Unless the referee themselves is a trained doctor or EMT or immediate first aid is required to save the life of a downed player we generally call in the supervisory staff of the teams involved. I have on occasion shouted out for those on the touchline to immediately contact 911 for medical evacuation of an obviously seriously injured player. On one occasion I recall a Star's medical transport helicopter was brought onto the field for a non breathing patient being given CPR /mouth to mouth. I have carried off injured players in my arms, a young woman blew her Achilles tendon, actually heard it pop, sigh I carried her off the field cradled in my arms and placed her gently into a waiting car to transport her to the hospital using her team mates and the opposing players to ensure her foot was supported. As an EMT and trained in first aid I have on occasion been the most qualified to render TEMPORARY aid.

The important part is not to interfere with those more skilled than you but if there are none be sure you start the process to get that player the attention they need in the most practical and safest way possible.

We generally stop time.
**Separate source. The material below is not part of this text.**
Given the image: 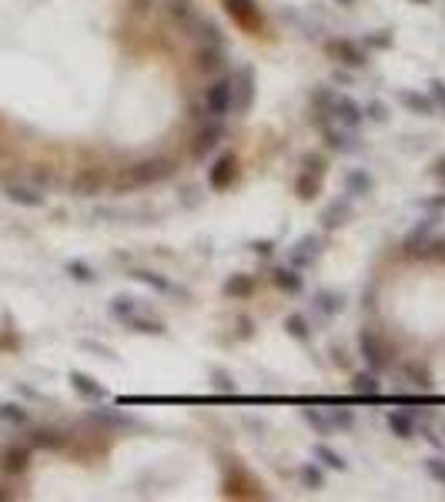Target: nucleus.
<instances>
[{"label": "nucleus", "mask_w": 445, "mask_h": 502, "mask_svg": "<svg viewBox=\"0 0 445 502\" xmlns=\"http://www.w3.org/2000/svg\"><path fill=\"white\" fill-rule=\"evenodd\" d=\"M318 104H329V111H322V114H331L338 124H345V128L362 124V117H365V111L345 94H318Z\"/></svg>", "instance_id": "f257e3e1"}, {"label": "nucleus", "mask_w": 445, "mask_h": 502, "mask_svg": "<svg viewBox=\"0 0 445 502\" xmlns=\"http://www.w3.org/2000/svg\"><path fill=\"white\" fill-rule=\"evenodd\" d=\"M252 97H254V71L252 67H238L232 74V111L245 114L252 107Z\"/></svg>", "instance_id": "f03ea898"}, {"label": "nucleus", "mask_w": 445, "mask_h": 502, "mask_svg": "<svg viewBox=\"0 0 445 502\" xmlns=\"http://www.w3.org/2000/svg\"><path fill=\"white\" fill-rule=\"evenodd\" d=\"M171 157H155V161H137L134 168H128V184H151L171 174Z\"/></svg>", "instance_id": "7ed1b4c3"}, {"label": "nucleus", "mask_w": 445, "mask_h": 502, "mask_svg": "<svg viewBox=\"0 0 445 502\" xmlns=\"http://www.w3.org/2000/svg\"><path fill=\"white\" fill-rule=\"evenodd\" d=\"M204 107H208V114L214 121H221V117L232 111V80H214L211 87L204 91Z\"/></svg>", "instance_id": "20e7f679"}, {"label": "nucleus", "mask_w": 445, "mask_h": 502, "mask_svg": "<svg viewBox=\"0 0 445 502\" xmlns=\"http://www.w3.org/2000/svg\"><path fill=\"white\" fill-rule=\"evenodd\" d=\"M358 348H362L365 362H368L372 368H375V372L388 365V358H385V345H382V338H378V335H375L372 329H365L362 335H358Z\"/></svg>", "instance_id": "39448f33"}, {"label": "nucleus", "mask_w": 445, "mask_h": 502, "mask_svg": "<svg viewBox=\"0 0 445 502\" xmlns=\"http://www.w3.org/2000/svg\"><path fill=\"white\" fill-rule=\"evenodd\" d=\"M225 7H228V14H232L241 27H248V31H258V27H261V10H258L254 0H225Z\"/></svg>", "instance_id": "423d86ee"}, {"label": "nucleus", "mask_w": 445, "mask_h": 502, "mask_svg": "<svg viewBox=\"0 0 445 502\" xmlns=\"http://www.w3.org/2000/svg\"><path fill=\"white\" fill-rule=\"evenodd\" d=\"M329 54L331 58H338L342 64H349V67L368 64V54L358 47V44H351V40H329Z\"/></svg>", "instance_id": "0eeeda50"}, {"label": "nucleus", "mask_w": 445, "mask_h": 502, "mask_svg": "<svg viewBox=\"0 0 445 502\" xmlns=\"http://www.w3.org/2000/svg\"><path fill=\"white\" fill-rule=\"evenodd\" d=\"M234 174H238V161H234L232 155H225L218 164L211 168V174H208V181H211L214 191H225L228 184L234 181Z\"/></svg>", "instance_id": "6e6552de"}, {"label": "nucleus", "mask_w": 445, "mask_h": 502, "mask_svg": "<svg viewBox=\"0 0 445 502\" xmlns=\"http://www.w3.org/2000/svg\"><path fill=\"white\" fill-rule=\"evenodd\" d=\"M221 137H225V128H221V124H208V128H201L198 137H194V155L198 157L211 155L214 148L221 144Z\"/></svg>", "instance_id": "1a4fd4ad"}, {"label": "nucleus", "mask_w": 445, "mask_h": 502, "mask_svg": "<svg viewBox=\"0 0 445 502\" xmlns=\"http://www.w3.org/2000/svg\"><path fill=\"white\" fill-rule=\"evenodd\" d=\"M27 462H30V452H27L24 445H10V449L3 452V472H10V476L24 472Z\"/></svg>", "instance_id": "9d476101"}, {"label": "nucleus", "mask_w": 445, "mask_h": 502, "mask_svg": "<svg viewBox=\"0 0 445 502\" xmlns=\"http://www.w3.org/2000/svg\"><path fill=\"white\" fill-rule=\"evenodd\" d=\"M71 386L78 388L84 399H104L107 392H104V386H97L91 375H84V372H71Z\"/></svg>", "instance_id": "9b49d317"}, {"label": "nucleus", "mask_w": 445, "mask_h": 502, "mask_svg": "<svg viewBox=\"0 0 445 502\" xmlns=\"http://www.w3.org/2000/svg\"><path fill=\"white\" fill-rule=\"evenodd\" d=\"M7 198L24 205V208H40V205H44V194L34 191V188H24V184H10V188H7Z\"/></svg>", "instance_id": "f8f14e48"}, {"label": "nucleus", "mask_w": 445, "mask_h": 502, "mask_svg": "<svg viewBox=\"0 0 445 502\" xmlns=\"http://www.w3.org/2000/svg\"><path fill=\"white\" fill-rule=\"evenodd\" d=\"M399 101L405 104L408 111H415V114H432V111H435V104H432L428 97L415 94V91H399Z\"/></svg>", "instance_id": "ddd939ff"}, {"label": "nucleus", "mask_w": 445, "mask_h": 502, "mask_svg": "<svg viewBox=\"0 0 445 502\" xmlns=\"http://www.w3.org/2000/svg\"><path fill=\"white\" fill-rule=\"evenodd\" d=\"M168 10H171V17L177 24H184V27H191L194 20H198V10L191 7V0H168Z\"/></svg>", "instance_id": "4468645a"}, {"label": "nucleus", "mask_w": 445, "mask_h": 502, "mask_svg": "<svg viewBox=\"0 0 445 502\" xmlns=\"http://www.w3.org/2000/svg\"><path fill=\"white\" fill-rule=\"evenodd\" d=\"M252 291H254V282L248 275H232L225 282V295H232V298H248Z\"/></svg>", "instance_id": "2eb2a0df"}, {"label": "nucleus", "mask_w": 445, "mask_h": 502, "mask_svg": "<svg viewBox=\"0 0 445 502\" xmlns=\"http://www.w3.org/2000/svg\"><path fill=\"white\" fill-rule=\"evenodd\" d=\"M388 429H392L399 439H412V435H415V422L408 419L405 412H388Z\"/></svg>", "instance_id": "dca6fc26"}, {"label": "nucleus", "mask_w": 445, "mask_h": 502, "mask_svg": "<svg viewBox=\"0 0 445 502\" xmlns=\"http://www.w3.org/2000/svg\"><path fill=\"white\" fill-rule=\"evenodd\" d=\"M355 392L358 395H365V399H378V392H382V386H378V379L372 375V372H362V375H355Z\"/></svg>", "instance_id": "f3484780"}, {"label": "nucleus", "mask_w": 445, "mask_h": 502, "mask_svg": "<svg viewBox=\"0 0 445 502\" xmlns=\"http://www.w3.org/2000/svg\"><path fill=\"white\" fill-rule=\"evenodd\" d=\"M274 285L281 291H288V295H295V291H302V275L291 268H278L274 271Z\"/></svg>", "instance_id": "a211bd4d"}, {"label": "nucleus", "mask_w": 445, "mask_h": 502, "mask_svg": "<svg viewBox=\"0 0 445 502\" xmlns=\"http://www.w3.org/2000/svg\"><path fill=\"white\" fill-rule=\"evenodd\" d=\"M198 67H201V71H218V67H221V47L204 44V47L198 51Z\"/></svg>", "instance_id": "6ab92c4d"}, {"label": "nucleus", "mask_w": 445, "mask_h": 502, "mask_svg": "<svg viewBox=\"0 0 445 502\" xmlns=\"http://www.w3.org/2000/svg\"><path fill=\"white\" fill-rule=\"evenodd\" d=\"M315 456L322 459V465H329V469H338V472L345 469V459H342L338 452H331L329 445H315Z\"/></svg>", "instance_id": "aec40b11"}, {"label": "nucleus", "mask_w": 445, "mask_h": 502, "mask_svg": "<svg viewBox=\"0 0 445 502\" xmlns=\"http://www.w3.org/2000/svg\"><path fill=\"white\" fill-rule=\"evenodd\" d=\"M372 191V178L365 171H351L349 174V194H368Z\"/></svg>", "instance_id": "412c9836"}, {"label": "nucleus", "mask_w": 445, "mask_h": 502, "mask_svg": "<svg viewBox=\"0 0 445 502\" xmlns=\"http://www.w3.org/2000/svg\"><path fill=\"white\" fill-rule=\"evenodd\" d=\"M315 191H318V174L311 178V171H305L302 178H298V198L308 201V198H315Z\"/></svg>", "instance_id": "4be33fe9"}, {"label": "nucleus", "mask_w": 445, "mask_h": 502, "mask_svg": "<svg viewBox=\"0 0 445 502\" xmlns=\"http://www.w3.org/2000/svg\"><path fill=\"white\" fill-rule=\"evenodd\" d=\"M111 311H114L117 318H131V315H137L134 298H128V295H117L114 302H111Z\"/></svg>", "instance_id": "5701e85b"}, {"label": "nucleus", "mask_w": 445, "mask_h": 502, "mask_svg": "<svg viewBox=\"0 0 445 502\" xmlns=\"http://www.w3.org/2000/svg\"><path fill=\"white\" fill-rule=\"evenodd\" d=\"M302 415H305V422H308V425H315V429H318L322 435H329V432H331V419H325L322 412H315V408H305Z\"/></svg>", "instance_id": "b1692460"}, {"label": "nucleus", "mask_w": 445, "mask_h": 502, "mask_svg": "<svg viewBox=\"0 0 445 502\" xmlns=\"http://www.w3.org/2000/svg\"><path fill=\"white\" fill-rule=\"evenodd\" d=\"M285 329H288V335H295V338H308V335H311L308 322H305L302 315H291L288 322H285Z\"/></svg>", "instance_id": "393cba45"}, {"label": "nucleus", "mask_w": 445, "mask_h": 502, "mask_svg": "<svg viewBox=\"0 0 445 502\" xmlns=\"http://www.w3.org/2000/svg\"><path fill=\"white\" fill-rule=\"evenodd\" d=\"M137 282H144V285H155L157 291H171V282H164L161 275H155V271H134Z\"/></svg>", "instance_id": "a878e982"}, {"label": "nucleus", "mask_w": 445, "mask_h": 502, "mask_svg": "<svg viewBox=\"0 0 445 502\" xmlns=\"http://www.w3.org/2000/svg\"><path fill=\"white\" fill-rule=\"evenodd\" d=\"M128 322H131L137 331H144V335H164V325H161V322H148V318H137V315H131Z\"/></svg>", "instance_id": "bb28decb"}, {"label": "nucleus", "mask_w": 445, "mask_h": 502, "mask_svg": "<svg viewBox=\"0 0 445 502\" xmlns=\"http://www.w3.org/2000/svg\"><path fill=\"white\" fill-rule=\"evenodd\" d=\"M315 254H318V241H315V238H302V241H298V251H295V261H308Z\"/></svg>", "instance_id": "cd10ccee"}, {"label": "nucleus", "mask_w": 445, "mask_h": 502, "mask_svg": "<svg viewBox=\"0 0 445 502\" xmlns=\"http://www.w3.org/2000/svg\"><path fill=\"white\" fill-rule=\"evenodd\" d=\"M30 442H34V445H47V449H58L60 439H58V432H51V429H37V432L30 435Z\"/></svg>", "instance_id": "c85d7f7f"}, {"label": "nucleus", "mask_w": 445, "mask_h": 502, "mask_svg": "<svg viewBox=\"0 0 445 502\" xmlns=\"http://www.w3.org/2000/svg\"><path fill=\"white\" fill-rule=\"evenodd\" d=\"M97 188H101V178H97L94 171H87V174H80V178H78V191H80V194L97 191Z\"/></svg>", "instance_id": "c756f323"}, {"label": "nucleus", "mask_w": 445, "mask_h": 502, "mask_svg": "<svg viewBox=\"0 0 445 502\" xmlns=\"http://www.w3.org/2000/svg\"><path fill=\"white\" fill-rule=\"evenodd\" d=\"M0 415H3L7 422H17V425L27 422V412H24L20 406H0Z\"/></svg>", "instance_id": "7c9ffc66"}, {"label": "nucleus", "mask_w": 445, "mask_h": 502, "mask_svg": "<svg viewBox=\"0 0 445 502\" xmlns=\"http://www.w3.org/2000/svg\"><path fill=\"white\" fill-rule=\"evenodd\" d=\"M318 309L322 311H342V295H318Z\"/></svg>", "instance_id": "2f4dec72"}, {"label": "nucleus", "mask_w": 445, "mask_h": 502, "mask_svg": "<svg viewBox=\"0 0 445 502\" xmlns=\"http://www.w3.org/2000/svg\"><path fill=\"white\" fill-rule=\"evenodd\" d=\"M426 469H428V476H432L435 483L445 485V459H426Z\"/></svg>", "instance_id": "473e14b6"}, {"label": "nucleus", "mask_w": 445, "mask_h": 502, "mask_svg": "<svg viewBox=\"0 0 445 502\" xmlns=\"http://www.w3.org/2000/svg\"><path fill=\"white\" fill-rule=\"evenodd\" d=\"M67 271H71V275H74L78 282H94V271L87 268L84 261H71V265H67Z\"/></svg>", "instance_id": "72a5a7b5"}, {"label": "nucleus", "mask_w": 445, "mask_h": 502, "mask_svg": "<svg viewBox=\"0 0 445 502\" xmlns=\"http://www.w3.org/2000/svg\"><path fill=\"white\" fill-rule=\"evenodd\" d=\"M302 479H305V485H311V489H322V472H318L315 465H305V469H302Z\"/></svg>", "instance_id": "f704fd0d"}, {"label": "nucleus", "mask_w": 445, "mask_h": 502, "mask_svg": "<svg viewBox=\"0 0 445 502\" xmlns=\"http://www.w3.org/2000/svg\"><path fill=\"white\" fill-rule=\"evenodd\" d=\"M342 218H345V205L338 208V205H331L329 211H325V228H335V225H342Z\"/></svg>", "instance_id": "c9c22d12"}, {"label": "nucleus", "mask_w": 445, "mask_h": 502, "mask_svg": "<svg viewBox=\"0 0 445 502\" xmlns=\"http://www.w3.org/2000/svg\"><path fill=\"white\" fill-rule=\"evenodd\" d=\"M432 101H435L439 107H445V84L442 80H432Z\"/></svg>", "instance_id": "e433bc0d"}, {"label": "nucleus", "mask_w": 445, "mask_h": 502, "mask_svg": "<svg viewBox=\"0 0 445 502\" xmlns=\"http://www.w3.org/2000/svg\"><path fill=\"white\" fill-rule=\"evenodd\" d=\"M368 117H372V121H385V104H378V101H372V104H368Z\"/></svg>", "instance_id": "4c0bfd02"}, {"label": "nucleus", "mask_w": 445, "mask_h": 502, "mask_svg": "<svg viewBox=\"0 0 445 502\" xmlns=\"http://www.w3.org/2000/svg\"><path fill=\"white\" fill-rule=\"evenodd\" d=\"M325 137H329V148H338V151H345L349 144H345V137L338 135V131H325Z\"/></svg>", "instance_id": "58836bf2"}, {"label": "nucleus", "mask_w": 445, "mask_h": 502, "mask_svg": "<svg viewBox=\"0 0 445 502\" xmlns=\"http://www.w3.org/2000/svg\"><path fill=\"white\" fill-rule=\"evenodd\" d=\"M365 44L368 47H388V44H392V34H375V37H368Z\"/></svg>", "instance_id": "ea45409f"}, {"label": "nucleus", "mask_w": 445, "mask_h": 502, "mask_svg": "<svg viewBox=\"0 0 445 502\" xmlns=\"http://www.w3.org/2000/svg\"><path fill=\"white\" fill-rule=\"evenodd\" d=\"M214 379H218V388H221V392H234V382L225 372H214Z\"/></svg>", "instance_id": "a19ab883"}, {"label": "nucleus", "mask_w": 445, "mask_h": 502, "mask_svg": "<svg viewBox=\"0 0 445 502\" xmlns=\"http://www.w3.org/2000/svg\"><path fill=\"white\" fill-rule=\"evenodd\" d=\"M305 168H308V171H315V174L325 171V168H322V157H305Z\"/></svg>", "instance_id": "79ce46f5"}, {"label": "nucleus", "mask_w": 445, "mask_h": 502, "mask_svg": "<svg viewBox=\"0 0 445 502\" xmlns=\"http://www.w3.org/2000/svg\"><path fill=\"white\" fill-rule=\"evenodd\" d=\"M331 425H351V415L349 412H335V415H331Z\"/></svg>", "instance_id": "37998d69"}, {"label": "nucleus", "mask_w": 445, "mask_h": 502, "mask_svg": "<svg viewBox=\"0 0 445 502\" xmlns=\"http://www.w3.org/2000/svg\"><path fill=\"white\" fill-rule=\"evenodd\" d=\"M435 174H439V181H445V157L435 161Z\"/></svg>", "instance_id": "c03bdc74"}, {"label": "nucleus", "mask_w": 445, "mask_h": 502, "mask_svg": "<svg viewBox=\"0 0 445 502\" xmlns=\"http://www.w3.org/2000/svg\"><path fill=\"white\" fill-rule=\"evenodd\" d=\"M338 3H345V7H349V3H355V0H338Z\"/></svg>", "instance_id": "a18cd8bd"}, {"label": "nucleus", "mask_w": 445, "mask_h": 502, "mask_svg": "<svg viewBox=\"0 0 445 502\" xmlns=\"http://www.w3.org/2000/svg\"><path fill=\"white\" fill-rule=\"evenodd\" d=\"M419 3H428V0H419Z\"/></svg>", "instance_id": "49530a36"}]
</instances>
Look to see help is available. Wave them in! Ensure the player is not arbitrarily moved until a medical opinion is offered by those in charge. Prevent the interference of help arriving by moving the teams away from the treatment area.

I had one coach try to drag his player off the pitch while he was unconscious, needless to say that was not going to occur. Yet in another incident where it looked as if the player had perhaps broken or twisted an ankle I was not against sliding a board under him, secure the leg to get him off the field waiting for the ambulance, so the tournament match could get underway. The key was the cooperation of the player being able to control his own movements. Be wary of those wanting to move players that have no real grasp of the problems. Note too recent medical evidence that states concussive issues are playing a huge role in long term injury studies. I HOPE the bylaws in local associations will reflect the inadvisability of continuing to play if knocked unconscious or has received head trauma of a serious nature.

It is hard to fault local first aid people being deathly afraid to move an injured player for fear of medical malpractice or litigation or just worried the injury could be aggravated. Sometimes you have to wait till the ambulance gets there and possibly delay everything else until that time rather than abandon the match. I had one match where we had about 4 minutes left in the half and a player rolled his ankle likely tearing ligaments and possibly breaking but I rather doubted it only to have a mother first aider come in and sit with him refuse to let anyone move him off the field he was 20 feet from the touchline.

The match was delayed 55 minutes just waiting for an ambulance sigh . I did suggest we carefully remove the player but the reaction was not accepted well. So we used the wait time as half time and when the field was cleared we restarted the 4 minutes, ended the half but switched sides directly into the second half which both teams agreed to do! The problem in a tournament is games completed do matter and schedules are restricted! As referees though we have no voice in ordering others to be quick when it comes to the safety, only enforcing the options the LOTG offer to restart once the player is safely off the pitch.